6 Reasons Your Driver's License Got Suspended


A suspended license is a ruling applied to drivers that made several traffic violations. Having a suspended license is a definite hassle no matter who you are. Worse, you can even be disqualified as a driver if you make the wrong move.

There are many reasons drivers’ licenses get suspended. Although a lot of them are due to driving or traffic-related offenses, there are some non-traffic violations that can also lead to suspension of your driver’s license.

Plenty of reasons are set in place to suspend drivers’ licenses. However, there are some offenses that people commonly commit. Read on below to find out what are the most common reasons people get their license suspended.

1. Point Accumulation

Offenses such as speeding, broken license conditions, and alcohol-related cases are some of the ways that you can receive demerit points.

You acquire demerit points for every traffic offense you commit. These points can stack up and lead to a suspended license.


If you receive up to a hundred or more demerit points within two years, this is when you will get your license suspended for three months.

Each demerit point will last for up to two years so if you create more traffic offenses within this time period, you are likely to accumulate a significant amount that can lead to a suspended license.

2. License Suspension Proceedings for Multiple Violations

Having multiple violations will certainly lead to a license suspension. Again, the demerit points can stack up and when you reach a hundred demerit points, you will get your license suspended for three months.

It is important to note that there are traffic violations that results to 50 demerit points. This is especially true for any drug or alcohol-related offense. This is already half of the required number of demerit points needed to get a license suspended!
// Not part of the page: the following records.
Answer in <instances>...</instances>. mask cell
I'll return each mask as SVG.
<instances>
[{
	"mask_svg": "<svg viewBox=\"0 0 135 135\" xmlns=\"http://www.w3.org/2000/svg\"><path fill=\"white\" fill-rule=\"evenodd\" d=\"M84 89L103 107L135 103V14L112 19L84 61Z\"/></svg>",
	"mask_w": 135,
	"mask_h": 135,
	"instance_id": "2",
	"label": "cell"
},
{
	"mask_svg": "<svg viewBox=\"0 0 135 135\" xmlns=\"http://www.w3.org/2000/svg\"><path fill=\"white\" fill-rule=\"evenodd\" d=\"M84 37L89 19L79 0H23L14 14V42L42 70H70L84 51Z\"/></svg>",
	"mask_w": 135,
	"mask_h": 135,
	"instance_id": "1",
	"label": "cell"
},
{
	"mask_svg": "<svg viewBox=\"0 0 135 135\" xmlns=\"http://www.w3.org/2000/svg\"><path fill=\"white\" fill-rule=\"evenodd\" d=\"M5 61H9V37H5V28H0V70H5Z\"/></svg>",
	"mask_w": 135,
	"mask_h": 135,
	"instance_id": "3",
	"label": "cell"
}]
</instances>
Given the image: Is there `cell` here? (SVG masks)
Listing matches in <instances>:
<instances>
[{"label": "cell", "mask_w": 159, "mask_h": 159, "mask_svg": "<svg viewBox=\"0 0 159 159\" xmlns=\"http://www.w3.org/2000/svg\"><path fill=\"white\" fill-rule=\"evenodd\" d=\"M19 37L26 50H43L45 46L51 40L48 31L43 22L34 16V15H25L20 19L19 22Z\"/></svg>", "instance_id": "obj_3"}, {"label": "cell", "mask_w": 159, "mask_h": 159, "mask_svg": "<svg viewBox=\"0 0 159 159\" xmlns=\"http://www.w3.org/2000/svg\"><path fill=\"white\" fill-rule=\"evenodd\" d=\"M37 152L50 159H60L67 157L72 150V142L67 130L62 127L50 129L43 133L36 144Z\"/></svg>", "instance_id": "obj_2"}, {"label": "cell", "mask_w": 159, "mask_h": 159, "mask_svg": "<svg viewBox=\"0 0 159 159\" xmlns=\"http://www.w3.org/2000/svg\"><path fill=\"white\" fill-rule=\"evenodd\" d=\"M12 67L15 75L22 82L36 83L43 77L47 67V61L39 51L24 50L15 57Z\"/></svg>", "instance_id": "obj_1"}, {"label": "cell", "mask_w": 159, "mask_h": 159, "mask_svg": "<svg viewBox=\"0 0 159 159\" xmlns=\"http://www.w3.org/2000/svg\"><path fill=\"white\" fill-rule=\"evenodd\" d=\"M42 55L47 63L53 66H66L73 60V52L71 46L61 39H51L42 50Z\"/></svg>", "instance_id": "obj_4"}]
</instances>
The smallest number of demerit points that you can acquire at one time is 10 points. This is from a person who produces a logbook that has around 1 to 5 omissions.

No matter how small the traffic violation is, if done over and over, the points do stack up. Before you know it, it can reach a hundred.

3. Serious Offenses

If you are caught by police officers drinking and driving on multiple occasions, this is a serious offense. Police officers will then have the ability to give you a 28-day suspension of license on the spot.

Also, if you refuse to undergo a blood test as requested by police officers, you can be viable for a 28-day roadside suspension. There are numerous other serious offenses that can lead to a 28-day roadside suspension effective immediately.

The 28-day roadside suspension is instant given the fact that this is incurred when drivers commit offenses that put the lives of others in danger. Other more severe offenses will not only lead to suspension of driver’s license, but it may also lead to an overall disqualification of you as a driver.

4. Driving Record Inaccuracies

Sometimes, there are clerical errors in the system that can lead to unwanted and inaccurate recallings of your driving history. If you find that you have a higher number of demerit points than you know, it may be time to check up on your driving records.

There are two types of driving records that you can get. One is the Demerit Points and Suspension History Report. This contains a record of your entire demerit points and suspensions within the last seven years.

The other driving record is the Demerit Point Summary. This summary contains active demerit points on your record that you acquired within the last two years. This also includes the demerit points that are active after a suspended license.

If you want to get a copy of your driving record, you may contact the transport agency near you for any questions or other concerns regarding your driving record.

5. Driving Without Insurance

There are some countries, like New Zealand, that does not require car owners to have an insurance. However, it is practical that you get your car insured.

Driving without insurance not only removes you from financial protection during an accident. You may also end up unable to use your car. Plus, your license can be suspended should you ever get a citation or fined hefty fees.

Depending on the state, your car may be impounded and you have to pay additional fees and get a driver’s license suspension when you get caught without insurance.

Before you buy a car, you might as well save enough money for auto insurance. This will not only help you in case you get into an accident. It will also prevent your license from getting suspended.

6. Plain Ol’ Forgetfulness

If you are not aware of the number of demerit points in your driving record, you may not know just how close you are to getting to a hundred demerit points. As you know, a hundred demerit points lead to a suspended license for three months.

Being forgetful is not a helpful trait when you have pending or active demerit points on your record. Aside from that, your license may get a suspension once a judge issues a stop order. This usually happens when a driver forgets to pay off their fines or tickets.

The Ministry of Justice issues the stop order and can suspend your license until you pay for your fines. They can also lift the suspension if you set up an arrangement on how you plan to pay for the accumulated fines or tickets.

Avoid Having Your Driver’s License Suspended

You can easily avoid having your driver’s license suspended as long as you are aware of your demerit points. Significantly, you should avoid poor driving practices such as driving while under the influence of alcohol.

If a driver’s license suspension costs you quite a lot and would cause difficulties in how you live your life, you need to apply for a limited license which will allow you to drive only for specific reasons and only during specific times.

Otherwise, you will just have to wait until the suspension is lifted after three months before you are legally allowed to drive in the roads again.